* [Dados apresentados]:
::::::
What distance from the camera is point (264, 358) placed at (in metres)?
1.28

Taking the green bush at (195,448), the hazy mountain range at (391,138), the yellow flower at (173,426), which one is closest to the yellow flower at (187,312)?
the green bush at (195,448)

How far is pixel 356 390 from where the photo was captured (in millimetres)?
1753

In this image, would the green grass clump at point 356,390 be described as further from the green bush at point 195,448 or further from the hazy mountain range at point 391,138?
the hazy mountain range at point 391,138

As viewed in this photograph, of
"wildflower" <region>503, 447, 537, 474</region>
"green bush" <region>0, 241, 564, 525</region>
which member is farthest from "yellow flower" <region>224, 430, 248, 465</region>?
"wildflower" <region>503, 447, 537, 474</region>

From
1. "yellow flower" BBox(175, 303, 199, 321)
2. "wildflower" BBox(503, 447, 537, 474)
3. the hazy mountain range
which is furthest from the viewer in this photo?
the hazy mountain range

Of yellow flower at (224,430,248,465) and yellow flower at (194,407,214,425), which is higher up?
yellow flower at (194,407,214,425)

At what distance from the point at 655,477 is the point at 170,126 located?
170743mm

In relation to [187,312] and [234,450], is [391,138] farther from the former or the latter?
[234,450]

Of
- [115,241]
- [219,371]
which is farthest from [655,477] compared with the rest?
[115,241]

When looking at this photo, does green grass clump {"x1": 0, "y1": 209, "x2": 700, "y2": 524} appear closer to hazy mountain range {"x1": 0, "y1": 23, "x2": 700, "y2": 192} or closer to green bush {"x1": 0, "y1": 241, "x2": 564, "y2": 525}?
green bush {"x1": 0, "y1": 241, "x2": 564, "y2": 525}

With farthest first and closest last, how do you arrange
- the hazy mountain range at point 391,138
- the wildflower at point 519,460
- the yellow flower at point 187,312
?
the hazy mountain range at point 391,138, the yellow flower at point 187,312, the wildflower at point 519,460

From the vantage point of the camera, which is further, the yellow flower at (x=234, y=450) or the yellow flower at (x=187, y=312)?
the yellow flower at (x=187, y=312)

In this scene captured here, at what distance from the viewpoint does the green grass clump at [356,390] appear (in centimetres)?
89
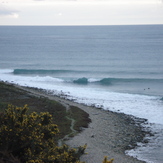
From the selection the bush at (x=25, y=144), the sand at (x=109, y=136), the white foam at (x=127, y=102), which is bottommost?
the sand at (x=109, y=136)

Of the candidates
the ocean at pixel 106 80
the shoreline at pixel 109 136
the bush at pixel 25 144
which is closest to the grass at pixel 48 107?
the shoreline at pixel 109 136

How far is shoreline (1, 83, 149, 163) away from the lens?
19.0 metres

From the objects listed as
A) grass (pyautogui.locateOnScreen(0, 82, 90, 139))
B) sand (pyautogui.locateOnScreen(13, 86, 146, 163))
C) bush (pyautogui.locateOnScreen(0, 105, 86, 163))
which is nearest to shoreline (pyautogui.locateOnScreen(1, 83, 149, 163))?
sand (pyautogui.locateOnScreen(13, 86, 146, 163))

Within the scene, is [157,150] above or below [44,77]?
below

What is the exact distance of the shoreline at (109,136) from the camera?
19000 millimetres

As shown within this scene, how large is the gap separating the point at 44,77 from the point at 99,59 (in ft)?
81.2

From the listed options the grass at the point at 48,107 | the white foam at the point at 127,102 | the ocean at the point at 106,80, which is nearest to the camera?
the white foam at the point at 127,102

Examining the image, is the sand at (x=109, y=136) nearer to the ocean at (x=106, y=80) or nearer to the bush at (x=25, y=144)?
the ocean at (x=106, y=80)

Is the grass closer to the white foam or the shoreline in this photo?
the shoreline

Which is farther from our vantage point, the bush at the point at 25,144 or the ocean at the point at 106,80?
the ocean at the point at 106,80

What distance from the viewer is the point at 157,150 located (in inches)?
815

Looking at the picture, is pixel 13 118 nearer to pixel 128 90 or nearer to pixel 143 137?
pixel 143 137

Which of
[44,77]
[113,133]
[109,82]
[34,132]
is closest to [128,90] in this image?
[109,82]

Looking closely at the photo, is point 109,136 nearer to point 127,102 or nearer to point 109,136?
point 109,136
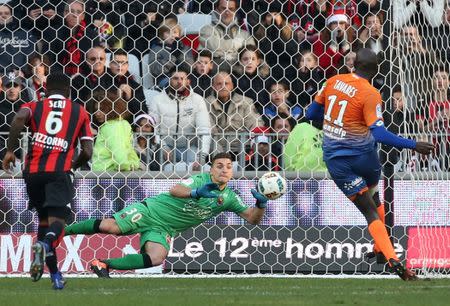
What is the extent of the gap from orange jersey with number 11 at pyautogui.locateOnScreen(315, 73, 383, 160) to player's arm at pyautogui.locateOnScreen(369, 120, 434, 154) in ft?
0.99

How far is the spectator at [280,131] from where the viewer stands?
43.4 ft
::::::
Reescreva tudo, desde a linha que contém "What is the extent" até o fim das linhas, ambas as pontas incluídas, e some 89 a cada número das respostas, que são medidas de distância.

What is the extent of the gap from orange jersey with number 11 at pyautogui.locateOnScreen(315, 73, 383, 160) to player's arm at pyautogui.locateOnScreen(369, 120, 434, 154) in ft?
89.99

How far is the spectator at [280,131] from where the viewer stands?
132.4 ft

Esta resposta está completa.